A determined young participant in the Museum of Idaho – Fluor Idaho Engineering Day puts his newly designed catapult to the test.
Parents played an important role in the Museum of Idaho – Fluor Idaho’s Engineering Day by helping their children understand engineering design can be fun.
Designing water filtration systems was an activity that attracted eastern Idaho students to the Museum of Idaho – Fluor Idaho’s Engineering Day.
IDAHO FALLS, Idaho – More than 300 engineer wannabes discover a fun way to understand basic engineering principles at the Museum of Idaho-Fluor Idaho Engineering Day on Saturday, Feb. 25.
Sponsored by Fluor Idaho, participants had a chance to learn the engineering behind catapult construction and water filtration devices.
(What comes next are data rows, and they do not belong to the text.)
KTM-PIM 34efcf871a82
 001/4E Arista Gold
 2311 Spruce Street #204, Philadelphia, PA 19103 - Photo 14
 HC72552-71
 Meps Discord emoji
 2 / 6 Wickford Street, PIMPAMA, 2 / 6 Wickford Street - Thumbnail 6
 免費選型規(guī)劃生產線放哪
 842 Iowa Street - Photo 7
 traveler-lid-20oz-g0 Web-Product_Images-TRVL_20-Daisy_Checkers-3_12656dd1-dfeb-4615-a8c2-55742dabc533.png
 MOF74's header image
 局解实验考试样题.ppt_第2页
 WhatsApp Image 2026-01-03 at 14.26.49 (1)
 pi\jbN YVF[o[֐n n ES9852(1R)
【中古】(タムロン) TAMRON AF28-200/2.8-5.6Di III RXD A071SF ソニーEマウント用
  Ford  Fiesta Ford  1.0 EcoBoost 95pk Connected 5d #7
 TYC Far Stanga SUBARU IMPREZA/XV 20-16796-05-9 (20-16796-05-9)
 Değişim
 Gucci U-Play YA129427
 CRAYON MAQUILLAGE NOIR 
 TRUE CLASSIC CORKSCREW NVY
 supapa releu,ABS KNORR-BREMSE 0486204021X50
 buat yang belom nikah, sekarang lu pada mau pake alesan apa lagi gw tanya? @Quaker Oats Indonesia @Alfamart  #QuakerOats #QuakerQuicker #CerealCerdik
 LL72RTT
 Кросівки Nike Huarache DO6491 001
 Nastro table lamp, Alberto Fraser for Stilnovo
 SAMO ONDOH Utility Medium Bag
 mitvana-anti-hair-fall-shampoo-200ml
The water filtration engineering has a special significance for the Fluor Idaho team and its mission to protect the Snake River Plain Aquifer, the primary drinking and irrigation water source for more than 300,000 Idahoans.
Working with partners from Idaho State University and the Museum of Idaho, Fluor Idaho personnel provided instruction to students and parents who attended the Engineering event, held at the Museum of Idaho in Idaho Falls, ID. The Engineering Day was designed to support the Department’s commitment to support educational outreach, specifically science, technology, engineering and math (STEM) disciplines.
The hands-on projects blended educational lessons with the fun of building catapults to launch skittle candies, and water filtration systems to clean water to parts per million levels. And, as important as the lessons students received, it also brought families together.
“One of our goals is to create a family friendly atmosphere that complements the fun side of learning,” said Museum of Idaho Executive Director Karen Baker. “It was fun to watch the kids and equally encouraging seeing students and parents enthusiastically involved in the projects. From the museum’s perspective, this is the type of activity that contributes to the education of area students and the appreciation for STEM-based education.”